EXTRAIT DU TEXTE ▸
# # # #

Par ailleurs, la cherté des prix de transaction est non seulement imputable aux coûts de transport, mais aussi, souvent, à une mauvaise information. Quand il n'y a pas de SIM, les négociants doivent se débrouiller tout seuls pour trouver les renseignements dont ils ont besoin, ce qui pèse particulièrement aux petits négociants. Le plus souvent, ils glanent ces renseignements par l'intermédiaire d'un réseau individuel d'informateurs, et ils les complètent par des visites directes sur les marchés. Mais tout cela leur prend du temps, et souvent les renseignements arrivent trop tard. Les gros négociants qui peuvent se permettre d'utiliser les télécommunications ont un atout de plus, et peuvent répartir leurs coûts d'information sur un plus grand nombre de produits.

1.5 L'information courante et les agriculteurs

Les agriculteurs se heurtent souvent au fait qu'ils n'ont que peu de débouchés pour leurs produits. Ils sont également souvent liés par des relations usuelles avec certains négociants, dont ils dépendent parfois quand ils ont besoin de crédit. Pour beaucoup d'agriculteurs, les avantages offerts par l'arbitrage spatial des prix sont donc souvent limités. De plus, les faibles quantités produites par nombre d'entre eux rendent souvent ces avantages illusoires.

# # # #

EXTRAIT DES DONNÉES ▸
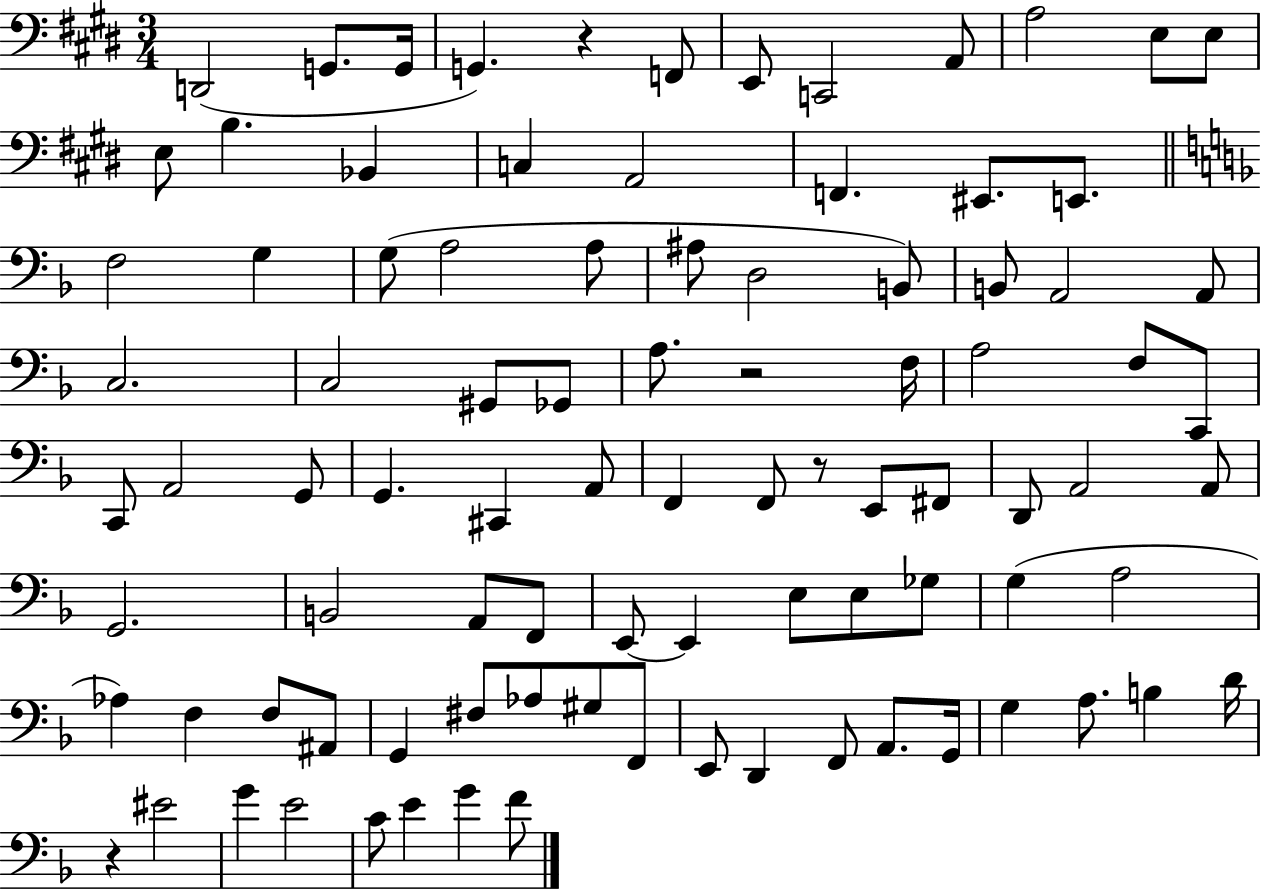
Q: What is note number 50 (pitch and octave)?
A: D2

# # # #

TRAVAIL DEMANDÉ ▸
(A) D'après l'extrait, comment les négociants obtiennent-ils le plus souvent les renseignements dont ils ont besoin lorsqu'il n'y a pas de SIM ?
(B) Recopiez fidèlement le passage de l'extrait qui va de « Par ailleurs, la » à « nombre de produits. ».

LES SOLUTIONS ▸
(A) Par un réseau individuel d'informateurs, complété par des visites directes sur les marchés.

(B)
Par ailleurs, la cherté des prix de transaction est non seulement imputable aux coûts de transport, mais aussi, souvent, à une mauvaise information. Quand il n'y a pas de SIM, les négociants doivent se débrouiller tout seuls pour trouver les renseignements dont ils ont besoin, ce qui pèse particulièrement aux petits négociants. Le plus souvent, ils glanent ces renseignements par l'intermédiaire d'un réseau individuel d'informateurs, et ils les complètent par des visites directes sur les marchés. Mais tout cela leur prend du temps, et souvent les renseignements arrivent trop tard. Les gros négociants qui peuvent se permettre d'utiliser les télécommunications ont un atout de plus, et peuvent répartir leurs coûts d'information sur un plus grand nombre de produits.